С расстояния в сотню метров я следил, как он идет к мосту; меня он видеть не мог. Мне было важно это заключительное временное преимущество: оно позволяло подготовиться, пусть сейчас я и не хотел причинить ему вреда. Я поднялся и прошел последние сто метров до смотровой площадки, где мы назначили нашу встречу.
Над этим местом главенствовала статуя улыбчивого Будды, и, присаживаясь, я заметил присутствие еще одной доброжелательной силы, чья тень осеняла эту широкую террасу: ухоженный, тщательно сберегаемый локомотив, ветеран Королевской Сиамской железной дороги, построенный в Глазго — к тому же, обратил я внимание, в год моего рождения. Этому изысканному пережитку прошлого самое место в каком-нибудь ярком сне, но сейчас молчаливый паровоз был рядом со мной, здесь, на безлюдной площадке, замерев в ожидании чего-то особенного.
Нагасэ вышел на террасу, миновал локомотив… Я и забыл, какой он маленький, старичок-боровичок в элегантной соломенной шляпе, брюках и накидке по типу кимоно. Издали он напоминал ожившую резную фигурку с Востока, скукоженного, сухонького домового. С плеча свисал бесформенный синий мешок из хлопчатки. Когда он подошел ближе, я разглядел у него на груди бусы из темно-красных камней. В ушах вновь раздалось: «Ломакс, вы нам расскажете» и прочие фразы, которые он бубнил ненавистным мне голосом…
Жуя губами, он приступил к формальному поклону — маленькая фигурка едва мне по плечо, с напряженным морщинистым личиком. Я шагнул вперед, взял его за руку и промолвил: «О-хаё-годзаимас, Нагасэ-сан, о-гэнки дэс ка?» — «Доброе утро, господин Нагасэ, как вы поживаете?»
Подрагивая всем телом, он смотрел на меня глазами, полными слез, и причитал беспрерывно «простите, простите…». Я увел его с ужасного солнцепека в тень, к лавочке, принимая над ним как бы шефство, потому что его надо было успокоить: он был переполнен чувствами. Бормоча что-то подбадривающее, я усадил его на скамейку, словно защищал от эмоций. В ответ на причитания я сказал что-то вроде: «Очень тронут вашими словами».
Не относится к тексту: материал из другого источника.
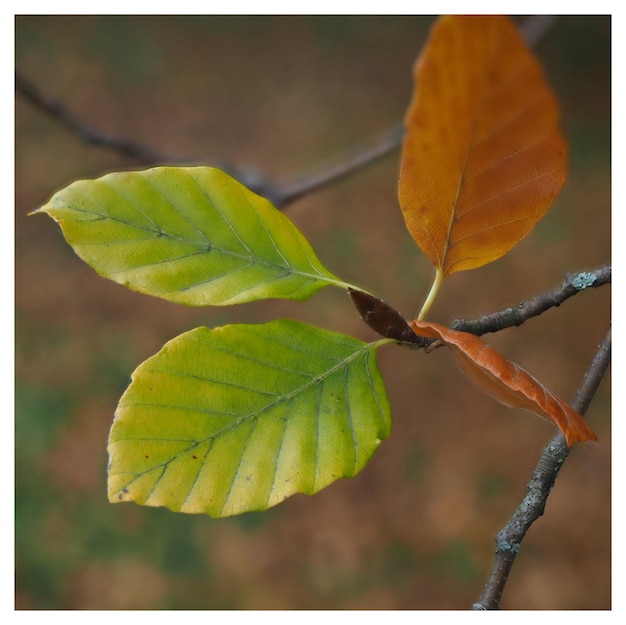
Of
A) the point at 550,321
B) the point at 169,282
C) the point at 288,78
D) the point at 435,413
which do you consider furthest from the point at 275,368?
the point at 288,78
Он произнес: «Пятьдесят лет — долгий срок, но для меня это было временем страданий. Я никогда вас не забывал, я помню ваше лицо, особенно глаза». Говоря это, Нагасэ не отводил взгляда. На меня смотрел, в общем-то, тот же самый, знакомый мне человек: с довольно тонкими чертами лица, темными и слегка утонувшими глазами, с широким ртом под заострившимися скулами.
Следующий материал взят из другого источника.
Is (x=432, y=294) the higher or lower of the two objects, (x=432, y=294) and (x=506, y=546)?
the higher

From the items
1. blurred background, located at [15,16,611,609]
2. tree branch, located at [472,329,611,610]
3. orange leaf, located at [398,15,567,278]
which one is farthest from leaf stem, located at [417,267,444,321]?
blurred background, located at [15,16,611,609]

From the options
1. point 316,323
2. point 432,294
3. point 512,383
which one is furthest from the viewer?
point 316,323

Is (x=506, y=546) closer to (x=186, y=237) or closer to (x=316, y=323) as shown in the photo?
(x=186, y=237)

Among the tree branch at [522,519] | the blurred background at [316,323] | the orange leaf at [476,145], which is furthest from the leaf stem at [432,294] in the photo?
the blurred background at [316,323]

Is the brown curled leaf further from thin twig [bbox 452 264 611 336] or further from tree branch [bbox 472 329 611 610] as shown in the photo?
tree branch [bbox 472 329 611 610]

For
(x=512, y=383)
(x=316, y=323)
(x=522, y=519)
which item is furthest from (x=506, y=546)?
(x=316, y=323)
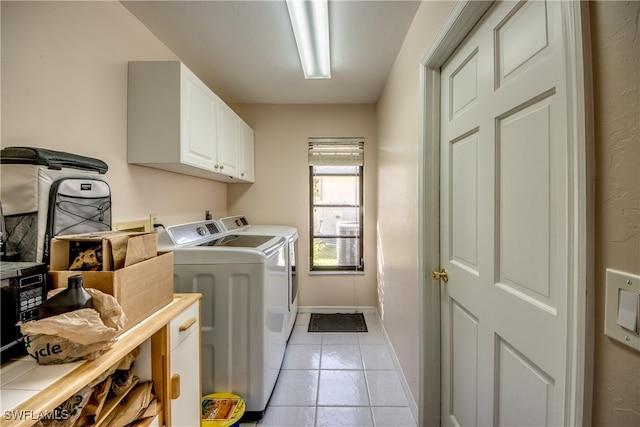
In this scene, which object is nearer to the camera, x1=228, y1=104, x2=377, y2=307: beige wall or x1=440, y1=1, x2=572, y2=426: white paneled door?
x1=440, y1=1, x2=572, y2=426: white paneled door

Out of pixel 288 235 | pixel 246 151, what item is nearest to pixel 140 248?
pixel 288 235

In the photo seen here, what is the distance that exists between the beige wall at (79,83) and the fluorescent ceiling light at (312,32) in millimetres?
1011

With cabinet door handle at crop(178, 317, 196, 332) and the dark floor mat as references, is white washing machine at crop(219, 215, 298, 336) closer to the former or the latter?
the dark floor mat

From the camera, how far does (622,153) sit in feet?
1.61

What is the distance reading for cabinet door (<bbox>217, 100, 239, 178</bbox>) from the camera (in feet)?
7.02

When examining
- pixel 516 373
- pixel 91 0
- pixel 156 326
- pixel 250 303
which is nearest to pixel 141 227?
pixel 250 303

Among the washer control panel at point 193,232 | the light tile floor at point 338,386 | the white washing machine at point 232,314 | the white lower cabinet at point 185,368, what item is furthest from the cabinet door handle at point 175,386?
the washer control panel at point 193,232

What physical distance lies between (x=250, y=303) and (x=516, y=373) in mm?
1270

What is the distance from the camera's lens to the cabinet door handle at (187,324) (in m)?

Я сказал, что не забыл его совета, обращенного ко мне при последней встрече. Он спросил, что это, и рассмеялся, когда я напомнил: «Выше голову».
Затем он спросил разрешения взять меня за руку. Участник моих былых допросов сейчас держал меня за руку, гладил ее, но я не испытывал неловкости. Обеими ладонями обхватив мое запястье — более массивное, чем у него, — Нагасэ сказал, что во время пыток (прозвучало именно это слово) мерил мой пульс. Да, я помнил, он писал об этом в своих мемуарах. Однако сейчас, лицом к лицу, его скорбь выглядела острее моих переживаний, куда острее. «Я был членом Императорский японской армии, мы обращались с вашими соотечественниками очень, очень плохо». — «Мы оба уцелели», — подбадривающе заметил я, по-настоящему поверив в это именно сейчас.